- _WORK ORDER_
Copy, word for word, each line of the data below from the first through the line containing "genus: Nanger", and stop there.

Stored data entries
————————

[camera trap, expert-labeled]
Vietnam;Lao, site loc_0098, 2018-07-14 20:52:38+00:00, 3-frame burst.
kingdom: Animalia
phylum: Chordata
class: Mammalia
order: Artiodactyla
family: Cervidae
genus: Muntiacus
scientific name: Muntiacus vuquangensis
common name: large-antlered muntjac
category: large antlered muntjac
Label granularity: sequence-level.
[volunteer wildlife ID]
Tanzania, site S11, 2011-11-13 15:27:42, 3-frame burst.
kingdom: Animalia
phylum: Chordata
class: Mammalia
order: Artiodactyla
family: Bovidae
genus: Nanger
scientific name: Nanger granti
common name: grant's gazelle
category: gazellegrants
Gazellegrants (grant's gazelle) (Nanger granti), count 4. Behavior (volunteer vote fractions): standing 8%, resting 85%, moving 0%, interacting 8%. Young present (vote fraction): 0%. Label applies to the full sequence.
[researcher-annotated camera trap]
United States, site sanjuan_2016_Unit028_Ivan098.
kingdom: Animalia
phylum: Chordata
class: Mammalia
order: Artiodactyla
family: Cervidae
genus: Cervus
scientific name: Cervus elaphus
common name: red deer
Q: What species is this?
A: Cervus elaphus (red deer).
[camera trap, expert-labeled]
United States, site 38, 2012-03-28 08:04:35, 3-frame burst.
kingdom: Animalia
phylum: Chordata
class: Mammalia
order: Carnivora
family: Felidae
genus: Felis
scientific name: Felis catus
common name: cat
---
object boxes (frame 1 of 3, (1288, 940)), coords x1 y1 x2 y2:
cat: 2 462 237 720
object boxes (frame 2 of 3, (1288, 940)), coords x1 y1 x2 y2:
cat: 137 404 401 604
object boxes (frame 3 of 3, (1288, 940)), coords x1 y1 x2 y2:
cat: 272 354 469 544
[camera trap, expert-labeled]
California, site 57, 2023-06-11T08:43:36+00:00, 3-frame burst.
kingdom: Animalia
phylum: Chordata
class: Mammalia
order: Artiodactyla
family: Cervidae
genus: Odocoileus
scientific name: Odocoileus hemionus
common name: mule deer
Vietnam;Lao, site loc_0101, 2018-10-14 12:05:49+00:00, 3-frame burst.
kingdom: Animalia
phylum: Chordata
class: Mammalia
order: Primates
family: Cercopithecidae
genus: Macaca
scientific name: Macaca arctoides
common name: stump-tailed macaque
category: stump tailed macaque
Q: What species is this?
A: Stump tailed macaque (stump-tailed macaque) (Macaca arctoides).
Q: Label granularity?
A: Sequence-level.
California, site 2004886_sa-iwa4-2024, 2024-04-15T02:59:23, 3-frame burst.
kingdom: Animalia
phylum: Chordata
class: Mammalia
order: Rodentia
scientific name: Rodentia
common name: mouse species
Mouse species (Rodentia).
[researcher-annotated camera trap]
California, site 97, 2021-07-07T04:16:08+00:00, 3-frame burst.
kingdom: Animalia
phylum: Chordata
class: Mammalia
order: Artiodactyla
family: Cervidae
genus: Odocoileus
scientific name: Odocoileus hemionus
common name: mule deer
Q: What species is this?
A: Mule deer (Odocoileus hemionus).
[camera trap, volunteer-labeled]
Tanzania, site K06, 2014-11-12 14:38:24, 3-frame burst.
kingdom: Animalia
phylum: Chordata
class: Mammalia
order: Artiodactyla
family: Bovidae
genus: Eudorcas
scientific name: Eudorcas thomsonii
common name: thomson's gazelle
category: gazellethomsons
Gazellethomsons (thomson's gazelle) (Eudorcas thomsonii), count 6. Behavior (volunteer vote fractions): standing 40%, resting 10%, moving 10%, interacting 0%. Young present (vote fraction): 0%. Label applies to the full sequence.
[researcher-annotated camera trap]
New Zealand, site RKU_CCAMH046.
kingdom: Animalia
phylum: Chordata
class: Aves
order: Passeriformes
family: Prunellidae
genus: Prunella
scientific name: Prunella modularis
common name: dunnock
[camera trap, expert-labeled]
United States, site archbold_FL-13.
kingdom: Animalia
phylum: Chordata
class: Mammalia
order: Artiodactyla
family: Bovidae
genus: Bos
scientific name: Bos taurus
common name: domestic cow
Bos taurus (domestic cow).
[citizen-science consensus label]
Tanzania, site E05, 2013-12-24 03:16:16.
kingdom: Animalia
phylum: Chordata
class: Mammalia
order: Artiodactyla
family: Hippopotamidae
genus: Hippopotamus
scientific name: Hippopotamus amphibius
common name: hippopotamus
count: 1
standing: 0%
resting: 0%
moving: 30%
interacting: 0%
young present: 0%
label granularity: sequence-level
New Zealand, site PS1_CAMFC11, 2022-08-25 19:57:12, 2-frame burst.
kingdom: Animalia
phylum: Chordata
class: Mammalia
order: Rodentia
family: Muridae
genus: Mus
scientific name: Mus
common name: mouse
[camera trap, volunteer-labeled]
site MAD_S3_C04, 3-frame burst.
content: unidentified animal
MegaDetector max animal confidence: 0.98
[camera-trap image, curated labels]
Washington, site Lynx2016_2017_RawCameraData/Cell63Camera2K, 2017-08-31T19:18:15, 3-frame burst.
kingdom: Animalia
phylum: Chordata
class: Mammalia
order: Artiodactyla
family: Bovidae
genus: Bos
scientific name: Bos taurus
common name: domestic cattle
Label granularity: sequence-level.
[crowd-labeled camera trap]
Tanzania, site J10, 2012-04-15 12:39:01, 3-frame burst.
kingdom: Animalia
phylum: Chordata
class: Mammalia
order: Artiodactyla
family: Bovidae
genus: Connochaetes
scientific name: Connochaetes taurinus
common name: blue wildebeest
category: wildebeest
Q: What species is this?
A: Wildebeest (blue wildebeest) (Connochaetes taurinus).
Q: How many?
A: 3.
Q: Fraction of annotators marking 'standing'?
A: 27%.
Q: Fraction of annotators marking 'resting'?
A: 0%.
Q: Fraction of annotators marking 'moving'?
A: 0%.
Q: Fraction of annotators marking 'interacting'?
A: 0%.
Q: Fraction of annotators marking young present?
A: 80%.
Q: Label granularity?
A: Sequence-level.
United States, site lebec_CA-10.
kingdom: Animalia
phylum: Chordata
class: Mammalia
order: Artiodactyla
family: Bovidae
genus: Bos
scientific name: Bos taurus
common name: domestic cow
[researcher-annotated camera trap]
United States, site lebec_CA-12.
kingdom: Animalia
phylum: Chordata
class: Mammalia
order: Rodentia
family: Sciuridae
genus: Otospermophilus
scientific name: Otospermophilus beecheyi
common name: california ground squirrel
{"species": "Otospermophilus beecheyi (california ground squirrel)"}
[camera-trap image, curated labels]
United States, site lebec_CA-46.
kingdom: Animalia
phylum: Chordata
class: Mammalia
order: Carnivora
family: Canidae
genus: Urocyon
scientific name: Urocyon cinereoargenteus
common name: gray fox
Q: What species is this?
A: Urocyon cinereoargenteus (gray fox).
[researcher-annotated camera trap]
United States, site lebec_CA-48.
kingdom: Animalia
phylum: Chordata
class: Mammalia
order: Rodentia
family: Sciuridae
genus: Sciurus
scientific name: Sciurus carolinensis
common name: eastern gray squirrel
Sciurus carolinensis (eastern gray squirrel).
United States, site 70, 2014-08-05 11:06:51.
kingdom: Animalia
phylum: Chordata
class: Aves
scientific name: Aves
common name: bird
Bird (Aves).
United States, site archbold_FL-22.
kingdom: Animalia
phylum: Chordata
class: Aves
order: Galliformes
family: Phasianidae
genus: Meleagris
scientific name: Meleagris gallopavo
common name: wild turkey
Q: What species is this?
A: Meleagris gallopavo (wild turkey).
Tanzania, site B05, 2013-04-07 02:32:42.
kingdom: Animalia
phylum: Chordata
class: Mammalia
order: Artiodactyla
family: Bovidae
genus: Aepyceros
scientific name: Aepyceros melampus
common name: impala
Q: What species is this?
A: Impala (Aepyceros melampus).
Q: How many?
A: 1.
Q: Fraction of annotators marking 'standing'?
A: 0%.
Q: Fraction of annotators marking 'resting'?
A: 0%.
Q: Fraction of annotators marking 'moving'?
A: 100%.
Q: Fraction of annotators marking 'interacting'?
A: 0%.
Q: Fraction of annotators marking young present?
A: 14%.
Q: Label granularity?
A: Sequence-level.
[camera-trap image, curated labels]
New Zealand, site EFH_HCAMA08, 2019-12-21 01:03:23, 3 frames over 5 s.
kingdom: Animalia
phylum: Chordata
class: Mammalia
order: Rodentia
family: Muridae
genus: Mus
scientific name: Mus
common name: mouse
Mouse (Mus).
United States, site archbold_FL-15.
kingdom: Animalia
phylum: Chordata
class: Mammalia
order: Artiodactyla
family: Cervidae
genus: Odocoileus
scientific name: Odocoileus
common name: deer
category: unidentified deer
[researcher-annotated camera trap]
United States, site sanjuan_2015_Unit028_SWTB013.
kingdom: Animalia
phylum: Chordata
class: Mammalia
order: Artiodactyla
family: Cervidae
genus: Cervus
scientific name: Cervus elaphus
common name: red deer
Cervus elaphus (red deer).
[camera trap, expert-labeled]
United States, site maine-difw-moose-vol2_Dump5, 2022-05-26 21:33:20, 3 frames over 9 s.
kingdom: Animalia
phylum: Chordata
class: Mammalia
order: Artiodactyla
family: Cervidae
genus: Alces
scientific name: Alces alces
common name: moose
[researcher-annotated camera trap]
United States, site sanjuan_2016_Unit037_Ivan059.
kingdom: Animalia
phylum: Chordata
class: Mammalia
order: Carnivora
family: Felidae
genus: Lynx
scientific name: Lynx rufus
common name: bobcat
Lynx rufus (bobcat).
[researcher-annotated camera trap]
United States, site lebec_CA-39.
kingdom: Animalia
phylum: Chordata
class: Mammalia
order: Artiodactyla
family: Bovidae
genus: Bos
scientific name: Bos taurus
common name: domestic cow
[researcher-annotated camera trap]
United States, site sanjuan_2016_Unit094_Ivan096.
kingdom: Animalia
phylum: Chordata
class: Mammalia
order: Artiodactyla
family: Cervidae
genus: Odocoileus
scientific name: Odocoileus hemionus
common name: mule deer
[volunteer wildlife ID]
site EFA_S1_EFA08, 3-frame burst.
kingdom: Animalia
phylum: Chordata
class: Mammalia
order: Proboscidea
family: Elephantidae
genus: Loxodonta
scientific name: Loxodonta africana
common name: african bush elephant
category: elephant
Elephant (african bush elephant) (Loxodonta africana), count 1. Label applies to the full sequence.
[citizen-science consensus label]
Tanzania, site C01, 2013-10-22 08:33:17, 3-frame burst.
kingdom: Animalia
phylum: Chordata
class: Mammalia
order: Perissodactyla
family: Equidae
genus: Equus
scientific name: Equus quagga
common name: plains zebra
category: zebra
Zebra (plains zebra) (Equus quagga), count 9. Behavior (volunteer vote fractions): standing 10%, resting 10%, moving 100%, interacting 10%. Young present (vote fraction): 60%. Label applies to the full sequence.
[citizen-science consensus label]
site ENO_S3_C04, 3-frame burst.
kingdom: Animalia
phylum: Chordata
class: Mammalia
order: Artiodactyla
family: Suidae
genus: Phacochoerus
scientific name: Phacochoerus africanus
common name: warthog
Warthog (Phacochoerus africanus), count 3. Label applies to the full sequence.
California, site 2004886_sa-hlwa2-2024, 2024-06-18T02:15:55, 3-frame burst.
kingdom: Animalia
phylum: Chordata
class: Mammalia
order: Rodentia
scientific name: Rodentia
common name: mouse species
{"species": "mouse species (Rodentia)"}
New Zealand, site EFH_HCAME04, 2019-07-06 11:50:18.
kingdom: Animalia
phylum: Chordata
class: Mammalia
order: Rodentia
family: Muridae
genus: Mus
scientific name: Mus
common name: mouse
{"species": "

————————

- _RESPONSE BOX_
[camera trap, expert-labeled]
Vietnam;Lao, site loc_0098, 2018-07-14 20:52:38+00:00, 3-frame burst.
kingdom: Animalia
phylum: Chordata
class: Mammalia
order: Artiodactyla
family: Cervidae
genus: Muntiacus
scientific name: Muntiacus vuquangensis
common name: large-antlered muntjac
category: large antlered muntjac
Label granularity: sequence-level.
[volunteer wildlife ID]
Tanzania, site S11, 2011-11-13 15:27:42, 3-frame burst.
kingdom: Animalia
phylum: Chordata
class: Mammalia
order: Artiodactyla
family: Bovidae
genus: Nanger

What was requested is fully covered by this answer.